In a statement Tuesday morning, officials at ACES said Trook dedicated his life and career to educating children and adults in the community and valley.
“Arin’s talent as an educator is unmatched — from his engaging storytelling skills and deep understanding of environmental science to his ability to address diverse audiences with his message of progressive environmental and social awareness,” Chris Lane, CEO of ACES, said in the statement.
“Arin was also a veteran outdoor educator as well as yoga instructor; there is only one Arin Trook in this world. This organization will forever be inspired by his work and his commitment to community, diversity, and family.”
Two funds have been set up to help the family, ACES announced Tuesday. A GoFundMe page has started on the website, and the Arin Trook Memorial Fund has been created through Alpine Bank. Donations can be done in person at any Alpine Bank or checks sent to the bank office in Aspen on Hopkins Avenue.
“The loss of Arin truly is one of these community ripple-effect things,” Lane said Tuesday in a phone interview. “When you have a guy who was in the yoga world, in the education world, in the ACES community, in the adventure sports community, the climbing world. When you have a guy who touches so many people, I think this is so much bigger than just an average person. This is sad for everybody, not just ACES.”
According to the Pitkin County Sheriff’s Office, Trook and another skier left the hut and only Trook was buried.

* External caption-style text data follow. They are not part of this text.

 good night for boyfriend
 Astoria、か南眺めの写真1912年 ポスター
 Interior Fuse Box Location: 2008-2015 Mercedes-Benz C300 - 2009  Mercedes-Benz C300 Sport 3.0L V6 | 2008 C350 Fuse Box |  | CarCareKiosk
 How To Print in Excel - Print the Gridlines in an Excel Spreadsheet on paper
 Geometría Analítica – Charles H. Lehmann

The friend who went out with Trook was able to ski down to where he thought Trook disappeared, poked around in the snow and located him, Pitkin County Sheriff’s Office officials said Monday afternoon. The man uncovered Trook and performed CPR on him, but could not revive him, said Capt. Jesse Steindler, patrol supervisor for the Pitkin County Sheriff’s Office.
The man then went back up to the Markley Hut to get help and returned with others — including a Mountain Rescue Aspen volunteer who was in the backcountry with another person on a separate trip — and CPR was started again, but they could not revive Trook.

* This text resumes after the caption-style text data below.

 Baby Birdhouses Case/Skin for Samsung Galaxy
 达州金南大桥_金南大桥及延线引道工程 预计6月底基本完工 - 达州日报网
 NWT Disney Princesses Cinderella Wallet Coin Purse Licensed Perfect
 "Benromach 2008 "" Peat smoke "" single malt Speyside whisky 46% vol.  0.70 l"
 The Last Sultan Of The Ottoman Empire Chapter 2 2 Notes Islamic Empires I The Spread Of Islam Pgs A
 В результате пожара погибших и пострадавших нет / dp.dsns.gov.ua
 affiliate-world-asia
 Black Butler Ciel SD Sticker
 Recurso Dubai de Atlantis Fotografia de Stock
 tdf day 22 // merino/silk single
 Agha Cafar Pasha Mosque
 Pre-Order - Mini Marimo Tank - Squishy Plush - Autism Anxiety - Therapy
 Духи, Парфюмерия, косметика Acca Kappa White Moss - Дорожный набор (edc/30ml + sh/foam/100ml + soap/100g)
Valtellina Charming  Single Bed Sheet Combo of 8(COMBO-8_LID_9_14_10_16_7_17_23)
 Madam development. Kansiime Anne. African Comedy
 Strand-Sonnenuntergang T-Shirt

According to ACES, Trook started as education director in September 2013, but he was a naturalist and educator at the nonprofit from 1996 to 2000. Trook was a graduate of Stanford and had a masters in education from Cal-Berkeley.
During his career, Trook worked with Outward Bound, the National Park Service and at Lesley University in Massachusetts.
In his role as ACES’s education director, Trook was in charge of the organization’s environmental science education programs and worked at elementary and middle schools in the Roaring Fork Valley and out to Rifle.
In March 2014, Trook wrote on the ACES blog that “the children of the Roaring Fork Valley give me hope for the future. As a recent transplant to the Roaring Fork Valley, and as a new member of the ACES community, I want to send out my appreciation to the youth of this amazing valley.
“My previous work and wanderings have allowed my family to travel and live around the world, from the temples of south India, to homesteading in Yosemite, to teaching English in the Sahara Desert.”
Trook also was a well-respected yoga teacher who used the practice in nature. According to ACES, Trook created and taught the country’s first nature-based yoga teacher-training program. He worked at a number of environmental organizations in his career, including the Balanced Rock Foundation in Yosemite National Park.
This is a developing story that will be updated.